The Kusto connector for Spark is an open source project that can run on any Spark cluster. It implements data source and data sink for moving data across Azure Data Explorer and Spark clusters. Using Azure Data Explorer and Apache Spark, you can build fast and scalable applications targeting data driven scenarios. For example, machine learning (ML), Extract-Transform-Load (ETL), and Log Analytics. With the connector, Azure Data Explorer becomes a valid data store for standard Spark source and sink operations, such as write, read, and writeStream.

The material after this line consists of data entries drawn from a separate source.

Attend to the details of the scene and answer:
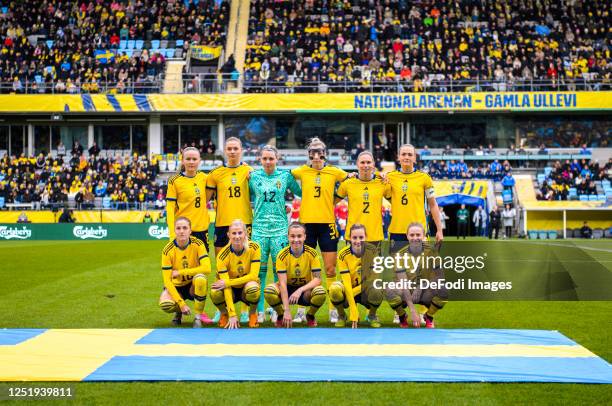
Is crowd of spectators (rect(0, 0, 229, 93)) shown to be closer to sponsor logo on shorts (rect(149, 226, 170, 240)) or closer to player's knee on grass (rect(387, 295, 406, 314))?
sponsor logo on shorts (rect(149, 226, 170, 240))

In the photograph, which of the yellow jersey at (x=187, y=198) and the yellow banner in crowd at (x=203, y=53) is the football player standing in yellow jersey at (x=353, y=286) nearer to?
the yellow jersey at (x=187, y=198)

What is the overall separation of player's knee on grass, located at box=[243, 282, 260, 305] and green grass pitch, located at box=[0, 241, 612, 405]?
94cm

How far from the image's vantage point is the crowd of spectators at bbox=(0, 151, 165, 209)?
1347 inches

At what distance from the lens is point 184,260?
28.3 ft

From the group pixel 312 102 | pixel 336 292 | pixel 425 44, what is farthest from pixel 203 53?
pixel 336 292

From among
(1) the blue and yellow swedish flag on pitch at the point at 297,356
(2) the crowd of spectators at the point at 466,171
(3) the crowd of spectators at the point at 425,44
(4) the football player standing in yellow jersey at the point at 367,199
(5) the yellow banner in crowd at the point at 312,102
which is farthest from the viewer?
(3) the crowd of spectators at the point at 425,44

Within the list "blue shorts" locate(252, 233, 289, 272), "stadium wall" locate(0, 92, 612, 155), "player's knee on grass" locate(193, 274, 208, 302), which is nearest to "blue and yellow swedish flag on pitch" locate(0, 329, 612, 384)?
"player's knee on grass" locate(193, 274, 208, 302)

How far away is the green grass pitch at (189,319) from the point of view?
5340mm

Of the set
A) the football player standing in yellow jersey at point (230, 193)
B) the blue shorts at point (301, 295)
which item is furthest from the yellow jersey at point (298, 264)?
the football player standing in yellow jersey at point (230, 193)

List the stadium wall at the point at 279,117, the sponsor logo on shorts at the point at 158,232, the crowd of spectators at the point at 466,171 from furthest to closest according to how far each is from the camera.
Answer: the stadium wall at the point at 279,117, the crowd of spectators at the point at 466,171, the sponsor logo on shorts at the point at 158,232

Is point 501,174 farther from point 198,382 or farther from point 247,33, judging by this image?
point 198,382

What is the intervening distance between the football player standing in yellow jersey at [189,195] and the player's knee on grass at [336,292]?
188 centimetres

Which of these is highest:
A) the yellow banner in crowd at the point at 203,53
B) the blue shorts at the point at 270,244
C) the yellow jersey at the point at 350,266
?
the yellow banner in crowd at the point at 203,53

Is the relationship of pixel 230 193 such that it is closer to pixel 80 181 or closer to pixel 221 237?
pixel 221 237
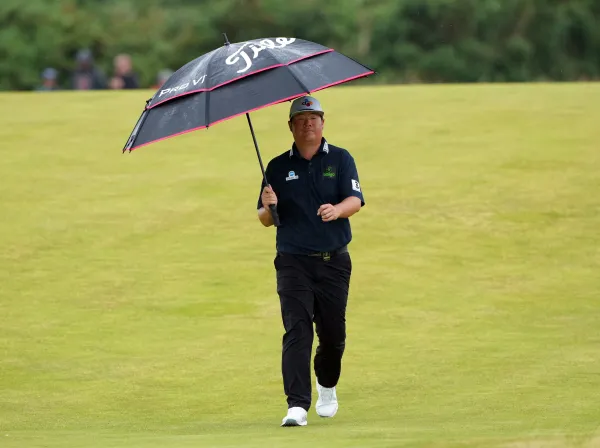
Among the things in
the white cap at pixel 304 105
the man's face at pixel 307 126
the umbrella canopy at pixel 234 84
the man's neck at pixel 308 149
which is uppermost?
the umbrella canopy at pixel 234 84

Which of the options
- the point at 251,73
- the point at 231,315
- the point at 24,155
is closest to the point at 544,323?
the point at 231,315

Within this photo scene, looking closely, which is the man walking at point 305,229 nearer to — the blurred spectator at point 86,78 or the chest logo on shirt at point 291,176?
the chest logo on shirt at point 291,176

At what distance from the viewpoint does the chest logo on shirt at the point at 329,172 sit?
8539 millimetres

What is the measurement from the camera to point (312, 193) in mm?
8516

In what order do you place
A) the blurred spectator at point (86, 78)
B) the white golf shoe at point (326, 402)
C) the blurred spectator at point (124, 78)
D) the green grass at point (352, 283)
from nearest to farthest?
1. the white golf shoe at point (326, 402)
2. the green grass at point (352, 283)
3. the blurred spectator at point (124, 78)
4. the blurred spectator at point (86, 78)

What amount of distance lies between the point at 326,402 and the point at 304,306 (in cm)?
85

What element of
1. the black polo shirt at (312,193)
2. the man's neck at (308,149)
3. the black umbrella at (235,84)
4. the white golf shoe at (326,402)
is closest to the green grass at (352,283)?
the white golf shoe at (326,402)

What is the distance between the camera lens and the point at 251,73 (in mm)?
8062

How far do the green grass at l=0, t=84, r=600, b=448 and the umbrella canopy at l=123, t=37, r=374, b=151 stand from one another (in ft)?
5.66

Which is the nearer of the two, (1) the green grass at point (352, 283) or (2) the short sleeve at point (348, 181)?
(2) the short sleeve at point (348, 181)

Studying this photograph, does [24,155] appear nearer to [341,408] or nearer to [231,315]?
[231,315]

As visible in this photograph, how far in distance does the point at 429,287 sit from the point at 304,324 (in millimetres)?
6006

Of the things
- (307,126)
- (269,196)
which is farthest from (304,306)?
(307,126)

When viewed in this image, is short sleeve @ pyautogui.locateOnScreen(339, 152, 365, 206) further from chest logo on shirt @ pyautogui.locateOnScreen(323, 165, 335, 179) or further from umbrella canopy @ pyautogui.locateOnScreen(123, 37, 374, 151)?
umbrella canopy @ pyautogui.locateOnScreen(123, 37, 374, 151)
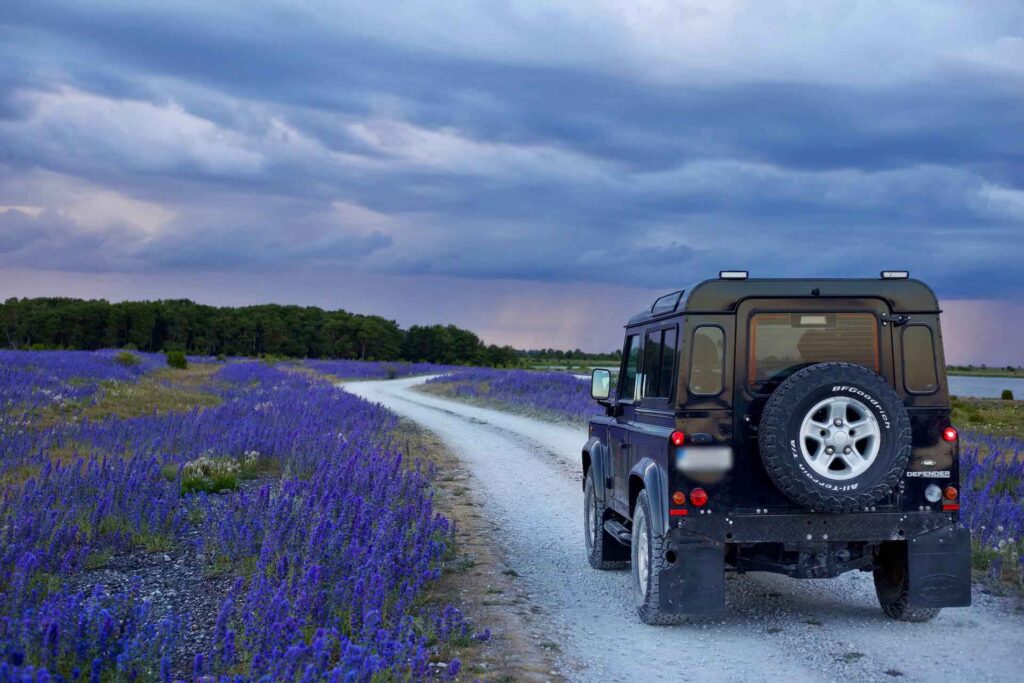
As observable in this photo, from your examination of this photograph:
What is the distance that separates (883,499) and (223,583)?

You can write to Azure Data Explorer via queued ingestion or streaming ingestion. Reading from Azure Data Explorer supports column pruning and predicate pushdown, which filters the data in Azure Data Explorer, reducing the volume of transferred data.

Note

For information about working with the Synapse Spark connector for Azure Data Explorer, see Connect to Azure Data Explorer using Apache Spark for Azure Synapse Analytics.

This topic describes how to install and configure the Azure Data Explorer Spark connector and move data between Azure Data Explorer and Apache Spark clusters.

Note

Although some of the examples below refer to an Azure Databricks Spark cluster, Azure Data Explorer Spark connector does not take direct dependencies on Databricks or any other Spark distribution.

Prerequisites

An Azure subscription. Create a free Azure account.
An Azure Data Explorer cluster and database. Create a cluster and database.
A Spark cluster
Install connector library:
- Pre-built libraries for Spark 2.4+Scala 2.11 or Spark 3+scala 2.12
- Maven repo
Maven 3.x installed

Tip

Spark 2.3.x versions are also supported, but may require some changes in pom.xml dependencies.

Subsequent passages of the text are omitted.